MUCCに関する意見でよく目にするのは、所謂"昔はよかった"のような懐古主義的な批判だ。確かにMUCCの音楽性はキャリアを通して変化してきた。結成〜2004年までは"密室系"と呼ばれる、ダークな世界観を特徴とするシーンに属していて、音楽性もその陰鬱な空気を色濃く反映したものとなっていた。その後、彼らはまるで暗闇から抜け出したかのように、明るい曲や温もりを感じる曲もこなすようになり、そこから現在のカメレオン状態へと進んでいく。おそらく初期からのファンの多くはこの変化を"セルアウト"と捉えたのだろう。見方次第ではバンドのアイデンティティを捨てたと感じた人もいただろう。そのネガティブな世界観に共感していた人が離れるのも理解できる。

 

ただ、個人的には全くその意見には賛成できない。度合いは違えど、結成時からMUCCの曲調はバラエティに富んでいた。陰鬱な世界観が作品に統一感を与えていたが、ジャンル的な観点から見ると今とさほど変わらないバラバラさだ。少なくとも、彼らの音楽性が完全にガラッと別物にいきなり変化したことは一度も無いはずだ(問題作『カルマ』ですら、過去作にあった要素を昇華した作品だと思う)。

 

歌詞を見てみると、MUCCがある日を境に売れ線に走ったわけではなく、急に明るくなったわけでもないということがわかると思うので、軽く分析してみたいと思う。

朽木の灯 
朽木の灯

朽木の灯

  • アーティスト:ムック
  • 発売日: 2004/09/01
  • メディア: CD
 

初期の作品が持つ陰鬱な雰囲気は、バンドのリーダーであるミヤ(Gt)を中心に、メンバーが自身の実体験や心の闇を吐き出す形で作詞・作曲していたことで作り上げられていた。その方向性に一つの区切りがついたのが2004年。最高傑作と呼ばれることも少なくない名盤4thアルバム『朽木の灯』をリリースした年である。同作に関して、当時のインタビューでミヤは以下のように語っている:

完結したように感じるんですよ。今までの“けじめ”的な作品になったんじゃないかと思います。次では、良い意味で別の方向に開けていけたらいいと思って作ったアルバムです。先を見つめ直すという意味で、25歳なんで、ここで一つの区切りかなと。

ムック大特集、インタヴュー前半 | BARKS

同作は、初期の"暗いMUCC"の代表作で、果てしなくダークなアルバムのイメージを持っている人が多いと思う。実際、歌詞や曲調の雰囲気はかなり暗い。ただ、歌詞を掘り下げてみるとわかるが、"そこまで暗くない"のだ。
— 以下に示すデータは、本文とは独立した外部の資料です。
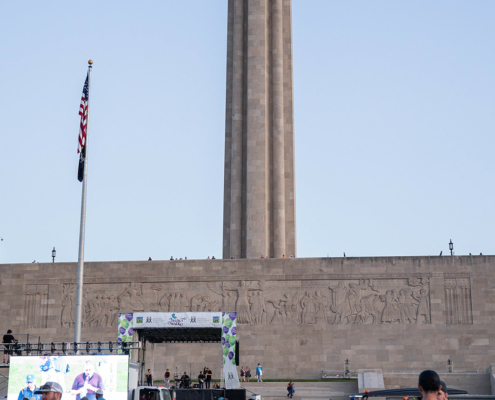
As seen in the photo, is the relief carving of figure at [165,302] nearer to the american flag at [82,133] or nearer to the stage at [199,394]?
the stage at [199,394]

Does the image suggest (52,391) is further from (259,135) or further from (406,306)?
(259,135)

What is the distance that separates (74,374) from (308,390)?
1407 cm

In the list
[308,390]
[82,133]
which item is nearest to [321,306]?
[308,390]

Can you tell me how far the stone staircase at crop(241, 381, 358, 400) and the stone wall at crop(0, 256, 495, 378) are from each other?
115 inches

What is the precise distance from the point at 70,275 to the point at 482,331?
17152 millimetres

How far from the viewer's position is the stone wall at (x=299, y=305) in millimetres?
30031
確かに暗いのだが、インディーズ時代の歌詞にあった救いの無さがあまり感じられない。

濁空

僕ら
この濁った空の下
明日を待ち焦がれ
喉がちぎれそうになっても叫び続ける
理解ってもらえるまで
腐ったこの街で

幻燈讃歌

疲れきってしまったのだろう
誰かにすがりついたってかまわない
自分の無力さを知り途方に暮れて
その弱さかみしめて いつかまた立ち上がれ赤い目で

暁闇

雨に 呟いた
「明日、天気になれ」 

ガロ

さらば屈辱よ 心を欺いた日々よ
生きたいように生きていけるように

さらば支配よ 数ある不自由咬みちぎって
媚びず、 赤く、 振り返らず生く

悲シミノ果テ

あぁ 僕ら悲しみの果てで必死にもがき息をしている
あぁ いつか いつか 心から笑える日がくる
もう二度と戻れないから もう二度と戻れないなら
涙は意味を失った 悲しみは消える いつか 

モノクロの景色

両目を潰して空に祈りを
「明日へ繋ぐように」
モノクロの景色 塗り潰した未来
今、染め上げて 

どれも比較的暗め(雰囲気的な意味で)な曲だが、なんやかんや"前を向いている"歌詞となっている。インディーズ時代にあった"諦め"のような感覚が無い曲が多いのだ。 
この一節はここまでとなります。